§ Alıştırma A
Aşağıdaki okuma parçasında “Bugün artık 7’den” ifadesinden başlayıp “o dönem yaptıkları.” ifadesine kadar (bu ifade de dahil) uzanan bölümü hiçbir değişiklik yapmadan aktarın.

“Türkiye’de kendini solda tanımlayan ve aynı zamanda özgürlükçü-demokrat olduğuna inanan tüm çevrelerin iyi anlaması gereken bir şey var... Tam bağımsızlık demek tam barbarlık demektir... Bu tam bağımsızlık söylemi bütünüyle terk edilmelidir. Güç/iktidar denen kavramın doğası gereği tam bağımsızlık barbarlıktan başka bir şey üretemez.”
Bugün artık 7’den 70’e herkesin tanıdığı, ekran canlısı, eğlence programlarının aranan şahsı ve kendini spin doctor olarak tanımlayan Rasim Ozan Kütahyalı’nın 2008 yılında eski Taraf Gazetesine yazdığı yazı. 27 yaşındaymış tam olarak bu satırları yazdığında. Şimdi bakıldığında ne uzun zaman geçmiş diyorum, halbuki dün gibi hatrımdaydı o dönem yaptıkları.
Flu TV YouTube kanalında İlker Canikligil ile gerçekleştirdiği “samimi” sohbette o günleri anlatırken “Evet birtakım şeyler yaptık” olarak nitelendiriyor bu durumu. Savaştık, askeri vesayeti yıkmamız, medyayı sallamamız gerekiyordu. Aydın Doğan’a yaptıklarım için pişmanım. Peşisıra gerçekleşen Fetullahçı Terör Örgütüne karşı gerçekleştirilen savaşta da ben vardım, ikisinde de olan tek kişi benim diyor ve ekliyor. Artık yoruldum, bağımsızım. Türkiye’de muhalefetin m’si yok. Rusya bile bu konuda daha iyi.

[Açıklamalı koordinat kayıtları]
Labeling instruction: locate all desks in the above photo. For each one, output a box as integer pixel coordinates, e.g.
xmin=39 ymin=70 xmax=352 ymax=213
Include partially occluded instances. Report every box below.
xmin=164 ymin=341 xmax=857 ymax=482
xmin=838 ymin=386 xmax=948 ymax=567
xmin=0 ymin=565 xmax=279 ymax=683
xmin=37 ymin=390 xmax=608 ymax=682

§ Alıştırma B
Yukarıdaki listenin tamamını yeniden yazın; “desks” ifadesinin yerine “tables” koyun, geri kalan her şeyi olduğu gibi bırakın.

§ Görev Çözümü A
Bugün artık 7’den 70’e herkesin tanıdığı, ekran canlısı, eğlence programlarının aranan şahsı ve kendini spin doctor olarak tanımlayan Rasim Ozan Kütahyalı’nın 2008 yılında eski Taraf Gazetesine yazdığı yazı. 27 yaşındaymış tam olarak bu satırları yazdığında. Şimdi bakıldığında ne uzun zaman geçmiş diyorum, halbuki dün gibi hatrımdaydı o dönem yaptıkları.

§ Görev Çözümü B
Labeling instruction: locate all tables in the above photo. For each one, output a box as integer pixel coordinates, e.g.
xmin=39 ymin=70 xmax=352 ymax=213
Include partially occluded instances. Report every box below.
xmin=164 ymin=341 xmax=857 ymax=482
xmin=838 ymin=386 xmax=948 ymax=567
xmin=0 ymin=565 xmax=279 ymax=683
xmin=37 ymin=390 xmax=608 ymax=682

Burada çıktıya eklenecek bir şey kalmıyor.